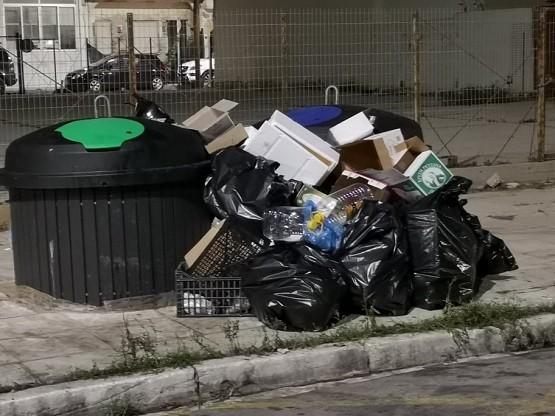 Γέμισαν οι ημιϋπόγειοι κάδοι; Κάποιοι ασυνείδητοι πετούν εκτός τα σκουπίδια ή κάτι άλλο συμβαίνει;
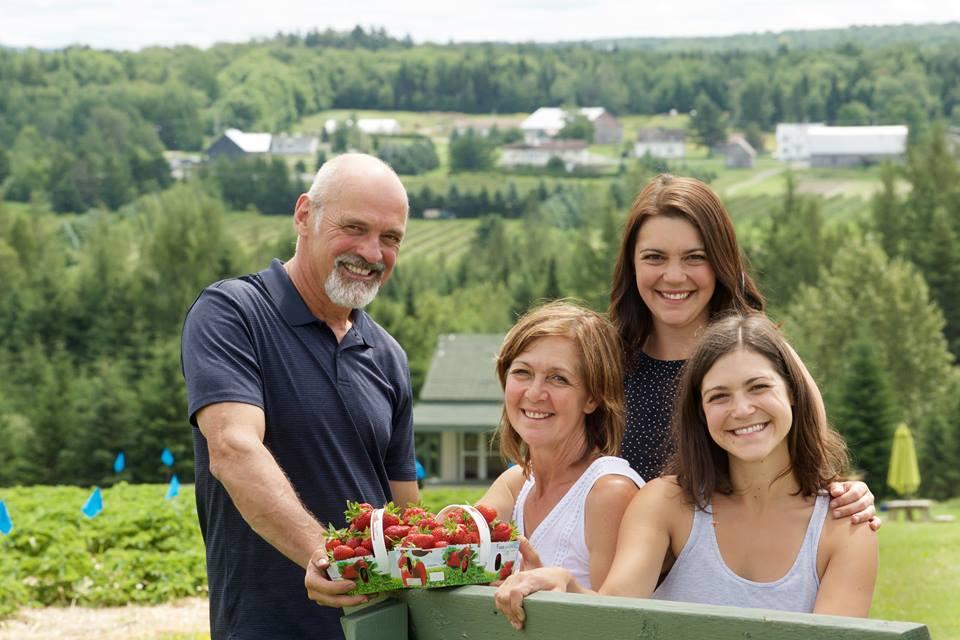 Fraises autocueillette vue agrotourisme famille cueillette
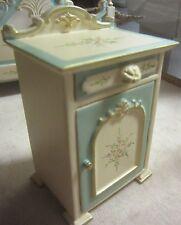 Dolls House Quarlity Furniture  Bedside Cabinet JiaYi  094-05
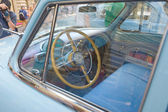 """Soviet blue car """"Volga"""" GAZ-21 retro rally Gorkyclassic about Gum, Moscow, view of the driver's seat — Stock Photo"""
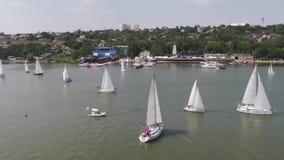 Yacht di Luxery nel porto metraggio Yacht nella porta archivi video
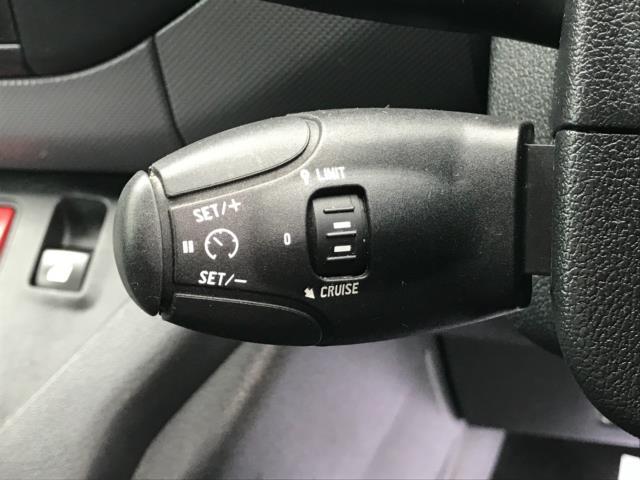 2018 Peugeot Partner 850 1.6 Bluehdi 100 Professional Van [Non Ss] Euro 6 (NV67NYF) Image 22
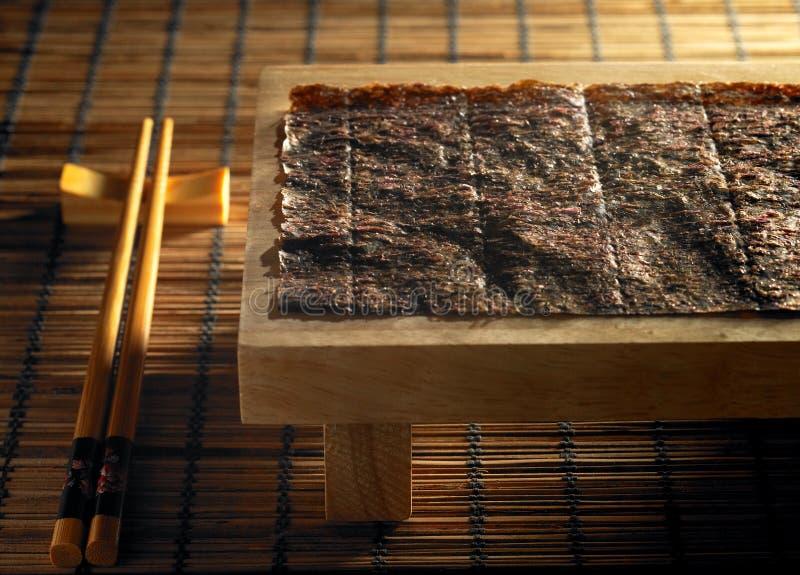 Eetstokje en zeewier royalty-vrije stock afbeelding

----

**What you should do:** Copy exactly the lines from the line containing "Yacht di Luxery" through the last line of the records above, both included, and leave out any pictures.

**Your solution:**
 Yacht di Luxery nel porto metraggio Yacht nella porta archivi video
 2018 Peugeot Partner 850 1.6 Bluehdi 100 Professional Van [Non Ss] Euro 6 (NV67NYF) Image 22
 Eetstokje en zeewier royalty-vrije stock afbeelding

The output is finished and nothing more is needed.